= Frederick Foster Gough =

Frederick Foster Gough (bapt. 7 February 1825 – 1 June 1889) was an Anglican Christian missionary who served with the Church Missionary Society during the late Qing Dynasty in China.

The second son of Ralph and Catharine Gough of Gosbrook House (later Gorsebrook House), Bushbury, Staffordshire, he was christened on 7 February 1825 at the church of Saint Peter, Wolverhampton, Staffordshire. He was educated at St John's College, Cambridge, where he obtained a BA in 1847 and his MA in 1853.

In 1848, he became a curate of St. Luke's, Birmingham.

In 1849, he travelled to Hong Kong to work with George Smith (bishop of Victoria); Smith instructed him to join William Russell and Robert Henry Cobbold in Ningbo (Ningpo), where they were working with Mary Ann Aldersey.

In 1861, he returned to London where he, Hudson Taylor and Wang Laiquan worked on the romanized translation of the New Testament into Ningbo; he returned to China in 1869 and stayed for 12 years before retiring to London.

He died on 1 June 1889 in Wolverhampton, Staffordshire.

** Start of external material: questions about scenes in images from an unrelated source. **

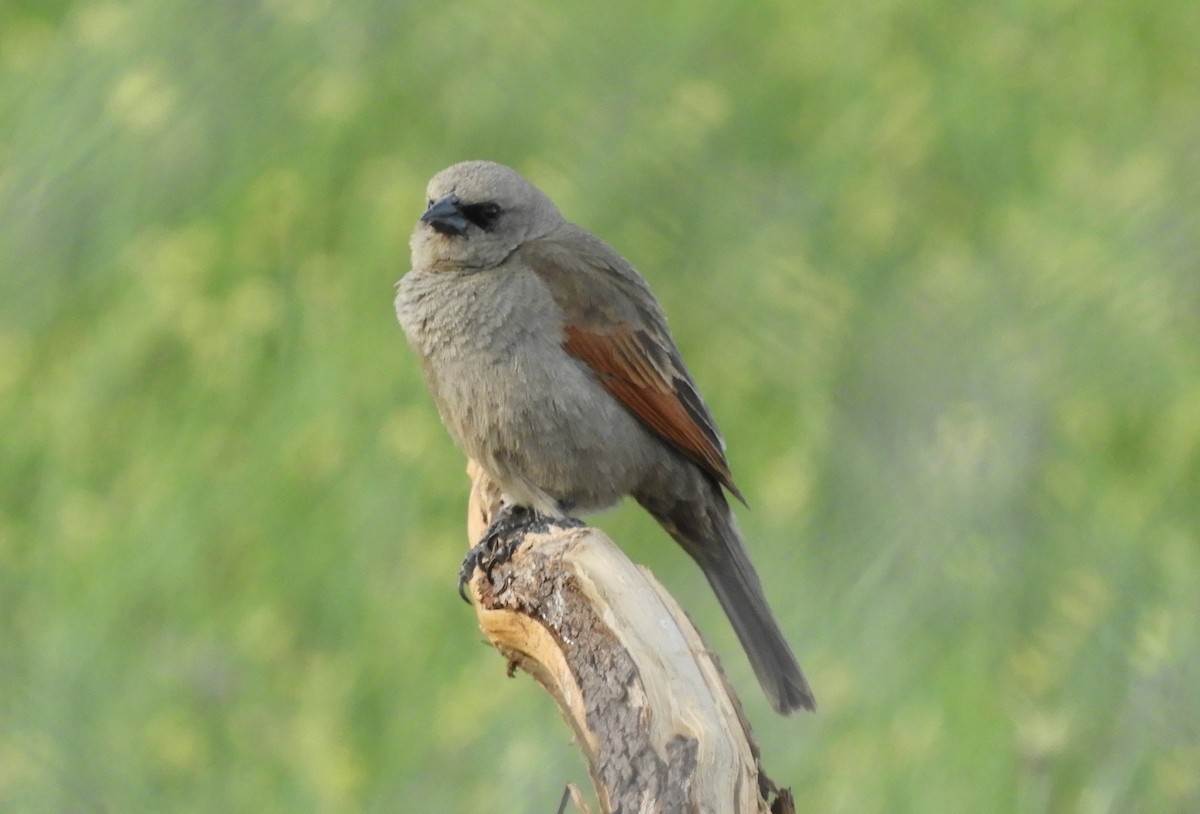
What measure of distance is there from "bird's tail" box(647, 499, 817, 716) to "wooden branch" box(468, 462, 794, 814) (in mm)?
1219

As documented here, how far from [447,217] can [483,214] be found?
138 mm

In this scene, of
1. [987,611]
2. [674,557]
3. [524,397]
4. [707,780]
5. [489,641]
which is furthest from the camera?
[674,557]

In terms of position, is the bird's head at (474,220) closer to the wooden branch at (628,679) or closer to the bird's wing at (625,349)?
the bird's wing at (625,349)

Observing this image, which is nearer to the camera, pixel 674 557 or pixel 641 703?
pixel 641 703

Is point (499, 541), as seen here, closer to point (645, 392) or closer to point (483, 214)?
point (645, 392)

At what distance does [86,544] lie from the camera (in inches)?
301

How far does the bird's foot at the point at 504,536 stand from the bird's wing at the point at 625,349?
438mm

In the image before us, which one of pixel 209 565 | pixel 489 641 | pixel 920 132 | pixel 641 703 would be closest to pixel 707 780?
pixel 641 703

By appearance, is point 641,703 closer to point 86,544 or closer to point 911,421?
point 911,421

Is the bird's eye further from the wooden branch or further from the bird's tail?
the wooden branch

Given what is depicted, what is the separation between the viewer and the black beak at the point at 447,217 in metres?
5.88

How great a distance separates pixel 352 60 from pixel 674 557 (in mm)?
2758

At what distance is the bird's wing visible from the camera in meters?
5.81

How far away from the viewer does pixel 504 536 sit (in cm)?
545
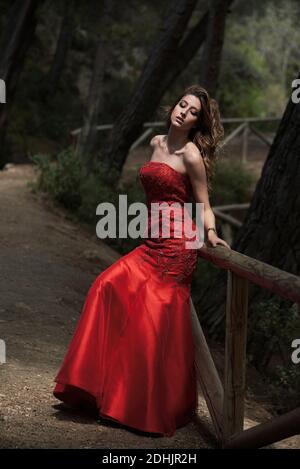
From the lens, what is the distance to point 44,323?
7.27 meters

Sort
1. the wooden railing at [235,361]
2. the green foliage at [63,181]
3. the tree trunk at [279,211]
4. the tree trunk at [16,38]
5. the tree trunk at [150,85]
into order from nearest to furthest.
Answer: the wooden railing at [235,361] < the tree trunk at [279,211] < the green foliage at [63,181] < the tree trunk at [150,85] < the tree trunk at [16,38]

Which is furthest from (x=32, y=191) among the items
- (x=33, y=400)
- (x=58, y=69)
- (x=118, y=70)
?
(x=118, y=70)

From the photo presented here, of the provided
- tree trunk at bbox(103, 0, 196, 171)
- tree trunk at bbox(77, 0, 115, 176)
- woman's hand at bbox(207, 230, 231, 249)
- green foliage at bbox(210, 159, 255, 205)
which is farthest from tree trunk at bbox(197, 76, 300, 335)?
green foliage at bbox(210, 159, 255, 205)

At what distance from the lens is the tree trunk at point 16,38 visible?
636 inches

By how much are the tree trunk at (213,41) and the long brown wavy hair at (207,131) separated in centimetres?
945

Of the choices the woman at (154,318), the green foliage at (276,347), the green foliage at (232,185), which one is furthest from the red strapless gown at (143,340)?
the green foliage at (232,185)

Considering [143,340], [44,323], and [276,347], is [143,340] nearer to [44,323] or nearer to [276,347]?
[44,323]

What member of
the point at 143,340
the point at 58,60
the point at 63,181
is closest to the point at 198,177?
the point at 143,340

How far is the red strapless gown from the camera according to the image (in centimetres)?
488

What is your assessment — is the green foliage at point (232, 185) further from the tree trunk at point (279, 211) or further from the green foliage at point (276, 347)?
the tree trunk at point (279, 211)

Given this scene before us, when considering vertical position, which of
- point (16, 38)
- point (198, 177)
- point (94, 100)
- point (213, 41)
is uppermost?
point (16, 38)

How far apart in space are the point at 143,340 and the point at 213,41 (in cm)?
1029

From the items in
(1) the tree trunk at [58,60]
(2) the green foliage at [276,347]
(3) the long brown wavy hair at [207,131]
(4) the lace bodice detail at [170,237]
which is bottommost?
(2) the green foliage at [276,347]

His papers are held at the Church Mission Society Library in Oxford.

==Family==
He married Mary Vigars LeMare, at Christ Church, Salford, Lancashire, on 4 April 1854, and they had one child named Ellen; he was widowed seven years later when his wife died in London in early 1861. Ellen Gough married Joseph Hoare (bishop of Victoria) and they had six children.

On 15 November 1866 in London, he married Ann Marie, the widow of the Reverend John Jones who had been a missionary in Ningbo; she died in November 1877.

In 1882 he married again in Islington, London; the bride was Emily Bear, a missionary and governess who had looked after his children.

Hudson Taylor’s son Frederick was named after Gough.